The number 90, refering to a quantity of wins, is usually cited as the amount that is minimally required for entry into the postseason. Mathematically, this means that even a middling .500 team can remain alive and active in the playoff hunt for all except the last couple of weeks. For example, this is precisely the situation that the New York Mets have been in for the entire season. Mediocre teams that randomly streak on the positive side of the W-L ledger can find themselves only a few games behind their rivals well into September, a description that applies very well to the recent play of the Minnesota Twins and Washington Nationals. Who are we to argue with their dubious talent in the face of their arithmetic hope of remaining in the playoff hunt, even though their chances of winning the World Series are no better than Randy Johnson’s in a beauty contest?

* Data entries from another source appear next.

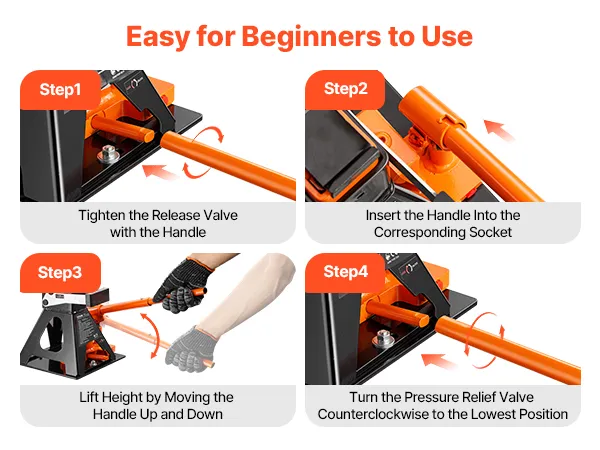 Easy for Beginners to Use

Step1

Tighten the Release Valve with the Handle

Step2

Insert the Handle Into the Corresponding Socket

Step3

Lift Height by Moving the Handle Up and Down

Step4

Turn the Pressure Relief Valve Counterclockwise to the Lowest Position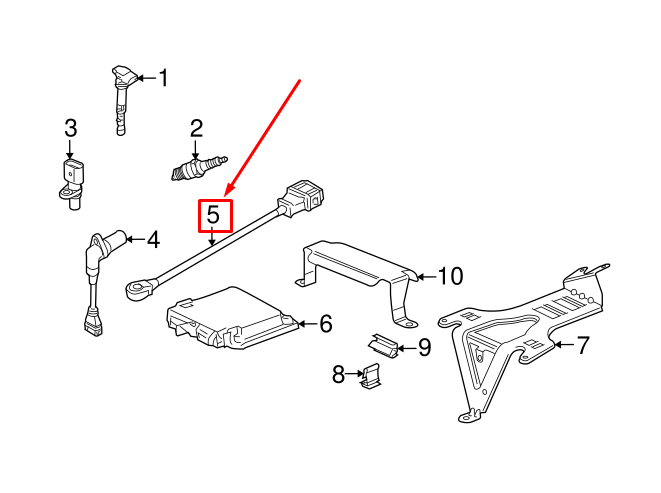 1
3
2
5
4
10
6
9
7
8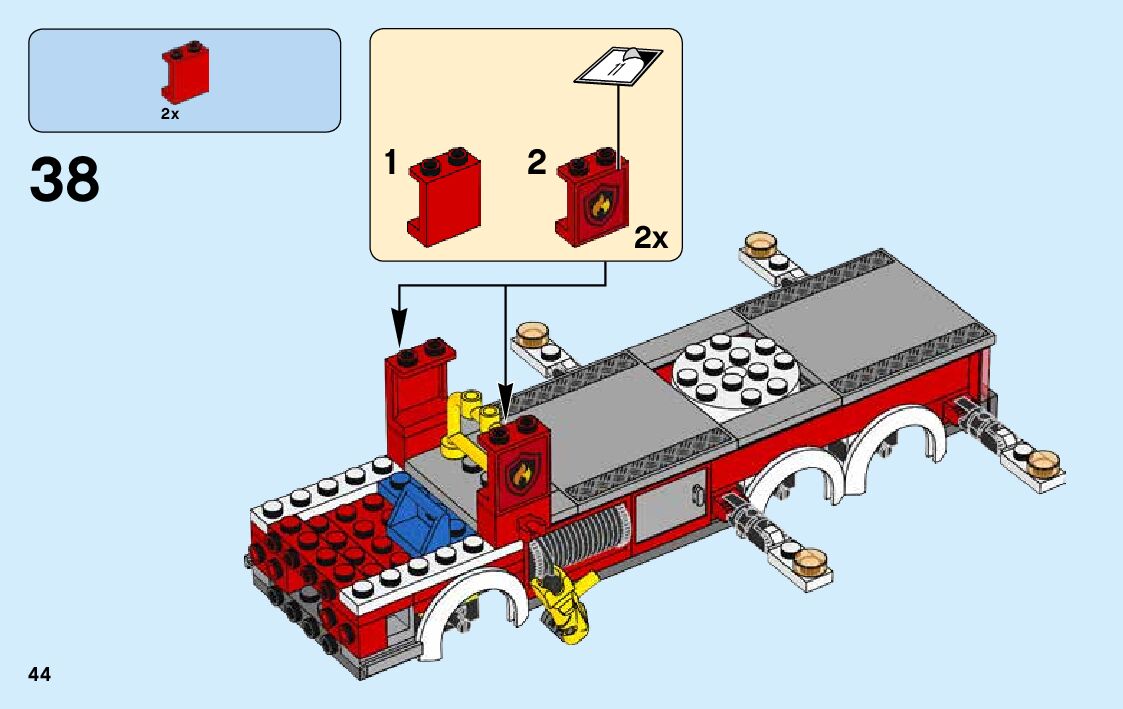 2x

38

1

2

2x

44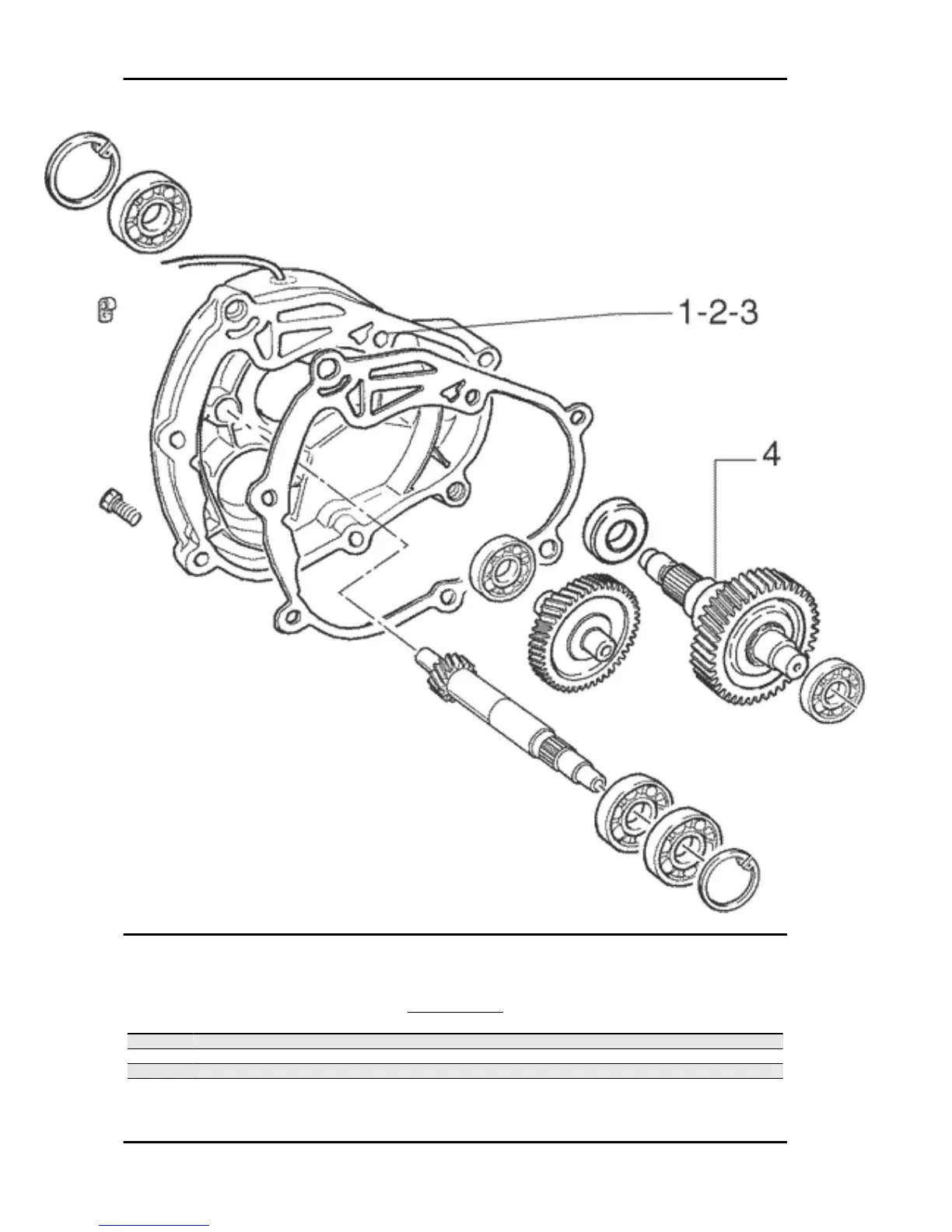 1-2-3

4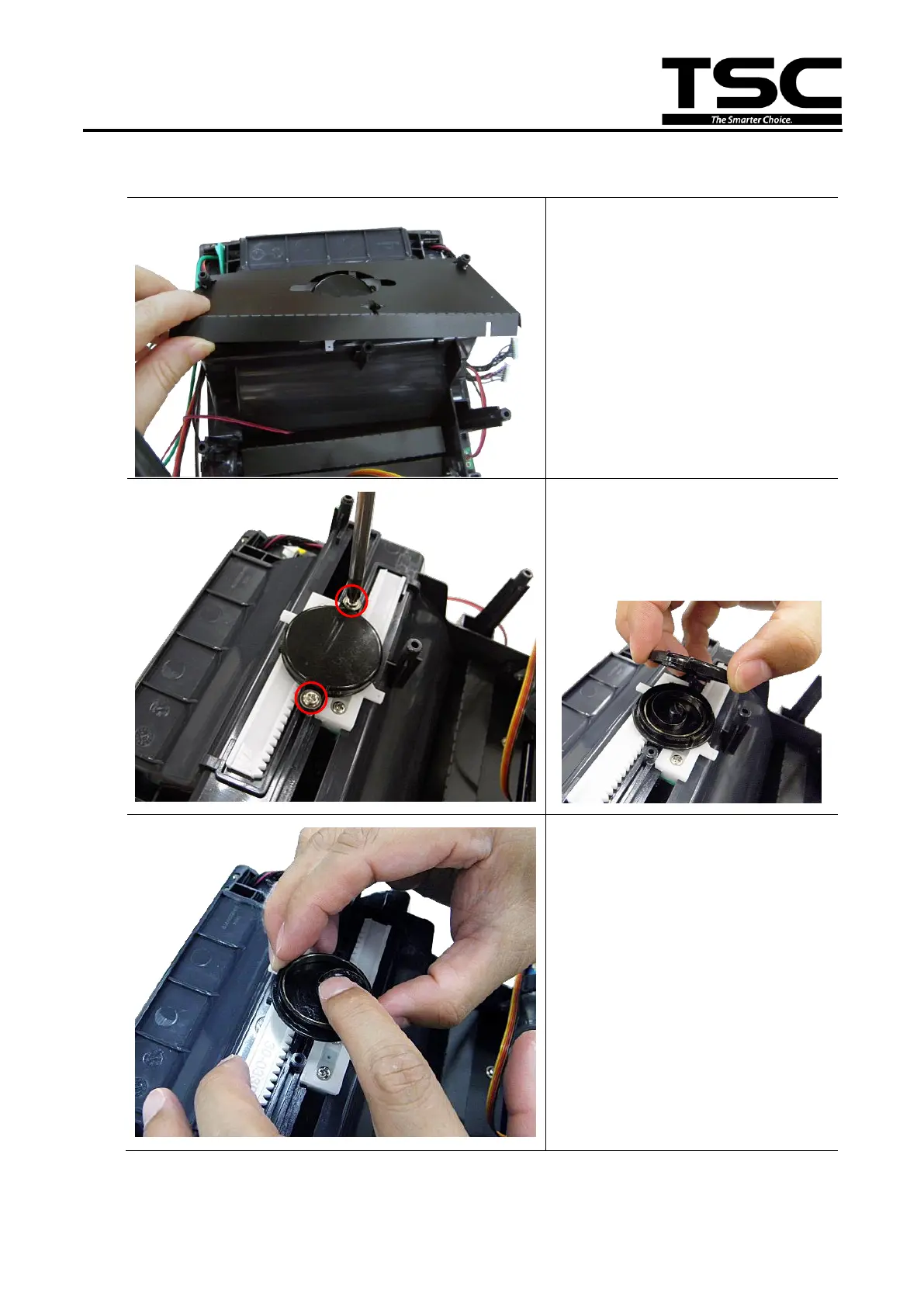 TSC
The Smarter Choice.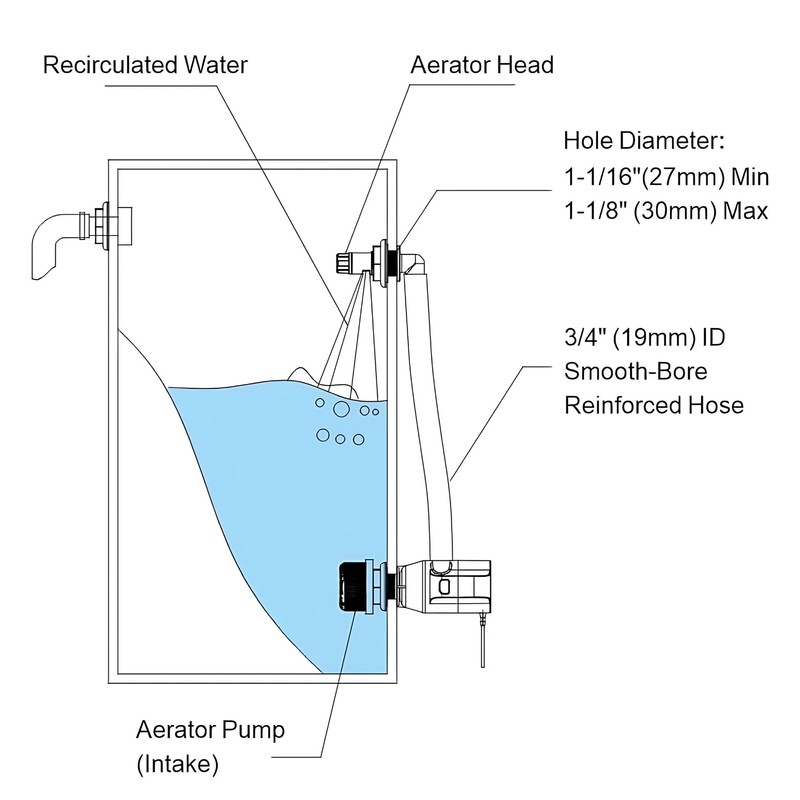 Recirculated Water

Aerator Head

Hole Diameter:
1-1/16"(27mm) Min
1-1/8" (30mm) Max

3/4" (19mm) ID
Smooth-Bore
Reinforced Hose

Aerator Pump
(Intake)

While watching Oakland come back for a spirited win against Seattle this past Wednesday, as the Mariners bullpen crumbled more swiftly and readily than a burnt slice of stale toaster pastry, I realized four things:

1) New York and Cleveland, who are Oakland’s main rivals for the final wild card spot, both have an absurdly easy schedule down the stretch compared to the A’s, who still must face both of them along with the first-place Red Sox, first place Angels, and the vacillating Twins

2) Surely this must make Oakland the underdog in the AL wild card race

3) Their best chance of making the playoffs is to beat the Angels for their division title

4) I should have realized all of this in May

I won’t hazard a guess at predicting what will happen in the NL wild card “race”. I use the word “race” with the inverted commas because the non-division leading teams that are currently scampering toward the postseason are hardly racing for anything. Whatever those teams are doing, it barely ressembles a mad dash of talented teams getting hot at the right time and putting their feet down on their rivals necks en route to claiming their rightful spot in the playoff picture. Rather, their “stretch run” (I feel that it’s best to use the inverted commas yet again with respect to that phrase) carries a closer ressemblance to a gathering of overweight mice wandering aimlessly through a maze only for the amusement of a gaggle of bored scientists. This NL “wild card race” is one that nobody appears to be interested in winning. As a result, I cannot possibly bring myself to appear interested in commenting on it. When those teams are finally ready to play some baseball, then they’ll earn my attention faster than Sidney Ponson and David Wells competing in a dead sprint to a buffet table in order to claim the last prune danish.